▶ **Task directions**
Please reproduce the entries in full. Keep every character the same.

--- Task inputs Enclosed Below ---

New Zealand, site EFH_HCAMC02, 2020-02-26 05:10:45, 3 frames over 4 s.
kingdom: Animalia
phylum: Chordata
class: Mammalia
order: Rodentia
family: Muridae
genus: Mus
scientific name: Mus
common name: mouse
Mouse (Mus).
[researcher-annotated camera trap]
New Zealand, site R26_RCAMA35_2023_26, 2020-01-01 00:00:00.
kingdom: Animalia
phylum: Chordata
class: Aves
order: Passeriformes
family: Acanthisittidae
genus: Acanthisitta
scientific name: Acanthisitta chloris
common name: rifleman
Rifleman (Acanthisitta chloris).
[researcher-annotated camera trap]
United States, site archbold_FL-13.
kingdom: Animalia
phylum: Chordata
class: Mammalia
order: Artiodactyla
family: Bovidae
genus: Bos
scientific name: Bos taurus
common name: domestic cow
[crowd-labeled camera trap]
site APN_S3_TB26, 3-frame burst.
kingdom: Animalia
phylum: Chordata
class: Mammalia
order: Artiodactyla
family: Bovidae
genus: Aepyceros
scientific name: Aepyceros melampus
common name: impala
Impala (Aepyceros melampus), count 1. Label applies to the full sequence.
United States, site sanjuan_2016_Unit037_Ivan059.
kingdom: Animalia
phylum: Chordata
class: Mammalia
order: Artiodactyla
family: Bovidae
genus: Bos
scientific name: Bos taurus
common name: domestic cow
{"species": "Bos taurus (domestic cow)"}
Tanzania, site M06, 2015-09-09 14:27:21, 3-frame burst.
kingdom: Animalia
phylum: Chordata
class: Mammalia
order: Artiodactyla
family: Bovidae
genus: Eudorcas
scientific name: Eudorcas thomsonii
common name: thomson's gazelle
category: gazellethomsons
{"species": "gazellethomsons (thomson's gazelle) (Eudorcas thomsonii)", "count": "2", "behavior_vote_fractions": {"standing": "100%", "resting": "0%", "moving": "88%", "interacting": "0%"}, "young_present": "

--- End of Enclosed Task inputs ---

▶ **Task result**
New Zealand, site EFH_HCAMC02, 2020-02-26 05:10:45, 3 frames over 4 s.
kingdom: Animalia
phylum: Chordata
class: Mammalia
order: Rodentia
family: Muridae
genus: Mus
scientific name: Mus
common name: mouse
Mouse (Mus).
[researcher-annotated camera trap]
New Zealand, site R26_RCAMA35_2023_26, 2020-01-01 00:00:00.
kingdom: Animalia
phylum: Chordata
class: Aves
order: Passeriformes
family: Acanthisittidae
genus: Acanthisitta
scientific name: Acanthisitta chloris
common name: rifleman
Rifleman (Acanthisitta chloris).
[researcher-annotated camera trap]
United States, site archbold_FL-13.
kingdom: Animalia
phylum: Chordata
class: Mammalia
order: Artiodactyla
family: Bovidae
genus: Bos
scientific name: Bos taurus
common name: domestic cow
[crowd-labeled camera trap]
site APN_S3_TB26, 3-frame burst.
kingdom: Animalia
phylum: Chordata
class: Mammalia
order: Artiodactyla
family: Bovidae
genus: Aepyceros
scientific name: Aepyceros melampus
common name: impala
Impala (Aepyceros melampus), count 1. Label applies to the full sequence.
United States, site sanjuan_2016_Unit037_Ivan059.
kingdom: Animalia
phylum: Chordata
class: Mammalia
order: Artiodactyla
family: Bovidae
genus: Bos
scientific name: Bos taurus
common name: domestic cow
{"species": "Bos taurus (domestic cow)"}
Tanzania, site M06, 2015-09-09 14:27:21, 3-frame burst.
kingdom: Animalia
phylum: Chordata
class: Mammalia
order: Artiodactyla
family: Bovidae
genus: Eudorcas
scientific name: Eudorcas thomsonii
common name: thomson's gazelle
category: gazellethomsons
{"species": "gazellethomsons (thomson's gazelle) (Eudorcas thomsonii)", "count": "2", "behavior_vote_fractions": {"standing": "100%", "resting": "0%", "moving": "88%", "interacting": "0%"}, "young_present": "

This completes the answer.